An emergency debate was granted in the House of Commons on 5 June when the House considered the role of the UK Parliament in repealing sections 58 and 59 of the Offences Against the Person Act 1861. (1) These sections apply in all the UK aside from Scotland (which has its own criminal penalties for abortion under Scottish law). Many MPs argued for these penalties to be scrapped as outdated.
If sections 58 and 59 were to be repealed, abortion would be made entirely legal up to 28 weeks, and all restrictions and conscience protections in the Abortion Act 1967 would be voided in their application before that point in pregnancy. Data collection on abortion would also be affected.
The debate in the House of Commons did not affect or prompt any immediate change. The Government called on Northern Irish politicians to consider amending NI abortion laws but, thankfully, maintained that it is a devolved competency.
Meanwhile, the latest Government abortion statistics reveal yet another increase in abortions in England and Wales, a 2.3% rise from 2016 to 2017. (2) A total of 194,668 abortions in 2017 brings the number since 1967 to some 9,000,000 abortions. Approximately one every three minutes, 20 every hour, 600 every day.
It would seem that abortion is often being used as a form of contraception by a growing percentage of women. Over a third of women who had an abortion in 2017 (39%) had one or more previous abortions, so approximately 73,500 women were on their second - or more - abortion. 15,100 had two previous abortions, 3,700 had three while 72 women had eight or more previous abortions.
As with previous years, 98% of abortions were performed for (so-called) risk to the woman's mental health (185,448) which has become a catch-all phrase that usually means that the baby was perfectly healthy, and probably the mother too.

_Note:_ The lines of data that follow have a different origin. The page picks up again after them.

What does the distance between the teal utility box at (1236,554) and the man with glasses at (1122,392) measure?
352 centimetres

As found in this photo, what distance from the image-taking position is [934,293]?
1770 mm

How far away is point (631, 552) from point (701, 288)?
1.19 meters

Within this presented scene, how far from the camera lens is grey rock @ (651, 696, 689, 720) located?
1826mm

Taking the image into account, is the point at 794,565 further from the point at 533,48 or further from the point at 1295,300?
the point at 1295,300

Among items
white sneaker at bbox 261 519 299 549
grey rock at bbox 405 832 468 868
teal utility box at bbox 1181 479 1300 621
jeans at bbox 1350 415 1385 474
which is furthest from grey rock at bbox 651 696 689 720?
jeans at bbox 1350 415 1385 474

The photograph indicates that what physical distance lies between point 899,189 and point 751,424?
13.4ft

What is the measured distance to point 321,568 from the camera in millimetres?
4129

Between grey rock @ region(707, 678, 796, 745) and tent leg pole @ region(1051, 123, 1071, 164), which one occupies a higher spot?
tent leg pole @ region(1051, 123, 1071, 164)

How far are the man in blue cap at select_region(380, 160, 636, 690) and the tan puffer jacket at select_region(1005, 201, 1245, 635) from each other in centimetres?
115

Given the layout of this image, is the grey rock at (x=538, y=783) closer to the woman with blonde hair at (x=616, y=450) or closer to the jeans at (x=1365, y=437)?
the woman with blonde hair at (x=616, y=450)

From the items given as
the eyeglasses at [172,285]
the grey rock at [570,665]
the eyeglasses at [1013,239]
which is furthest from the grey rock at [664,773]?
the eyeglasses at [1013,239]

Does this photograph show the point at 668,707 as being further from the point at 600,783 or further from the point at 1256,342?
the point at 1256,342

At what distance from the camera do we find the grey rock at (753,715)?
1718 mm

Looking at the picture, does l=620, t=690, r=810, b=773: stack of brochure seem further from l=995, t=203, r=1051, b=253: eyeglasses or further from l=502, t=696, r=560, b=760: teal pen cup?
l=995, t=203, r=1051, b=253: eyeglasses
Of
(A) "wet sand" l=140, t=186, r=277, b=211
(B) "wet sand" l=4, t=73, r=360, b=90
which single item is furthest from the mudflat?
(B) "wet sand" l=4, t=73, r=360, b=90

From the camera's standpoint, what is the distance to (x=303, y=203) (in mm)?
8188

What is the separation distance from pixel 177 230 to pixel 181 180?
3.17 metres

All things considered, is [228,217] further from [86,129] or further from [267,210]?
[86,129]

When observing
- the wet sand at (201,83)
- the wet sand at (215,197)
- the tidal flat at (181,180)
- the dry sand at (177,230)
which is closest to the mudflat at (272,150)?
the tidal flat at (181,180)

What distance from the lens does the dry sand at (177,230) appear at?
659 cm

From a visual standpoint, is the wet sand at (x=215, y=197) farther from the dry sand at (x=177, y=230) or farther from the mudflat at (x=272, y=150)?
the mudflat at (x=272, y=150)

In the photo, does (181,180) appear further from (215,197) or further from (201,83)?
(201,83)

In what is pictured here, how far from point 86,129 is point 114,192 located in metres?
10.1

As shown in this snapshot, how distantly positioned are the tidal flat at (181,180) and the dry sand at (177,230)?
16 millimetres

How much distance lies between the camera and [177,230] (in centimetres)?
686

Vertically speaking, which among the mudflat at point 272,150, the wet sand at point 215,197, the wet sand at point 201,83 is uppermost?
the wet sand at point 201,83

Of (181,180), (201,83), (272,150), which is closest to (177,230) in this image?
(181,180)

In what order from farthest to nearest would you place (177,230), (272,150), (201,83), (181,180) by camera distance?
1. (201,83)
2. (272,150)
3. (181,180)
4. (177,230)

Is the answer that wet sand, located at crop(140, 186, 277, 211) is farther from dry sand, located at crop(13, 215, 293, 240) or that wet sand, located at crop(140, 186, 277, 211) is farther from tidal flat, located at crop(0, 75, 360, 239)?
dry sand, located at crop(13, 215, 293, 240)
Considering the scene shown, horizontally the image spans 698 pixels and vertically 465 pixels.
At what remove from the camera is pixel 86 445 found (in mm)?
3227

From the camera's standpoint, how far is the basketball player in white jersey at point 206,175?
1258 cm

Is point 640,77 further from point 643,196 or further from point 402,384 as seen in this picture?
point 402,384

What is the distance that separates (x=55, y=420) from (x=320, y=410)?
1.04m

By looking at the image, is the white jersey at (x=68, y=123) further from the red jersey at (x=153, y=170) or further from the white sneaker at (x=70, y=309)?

Which all fits with the goal of abortion providers and seasoned campaigners such as Anne Furedi of The British Pregnancy Advisory Service (BPAS). For years Furedi has made it clear that abortion should be regarded as another form of birth control and no more significant than buying a condom or taking the pill. (3) BPAS has been the main driver behind decriminalisation of the law. (4)
While these statistics are disheartening, at least the facts and figures are available, to highlight what is actually happening. If abortion were to be decriminalised, not only would abortion numbers inevitably increase further, data collection would go out with the current legal framework, leaving it to less effective regulations at best, and self-policing by the abortion industry at worst. We face very challenging times ahead.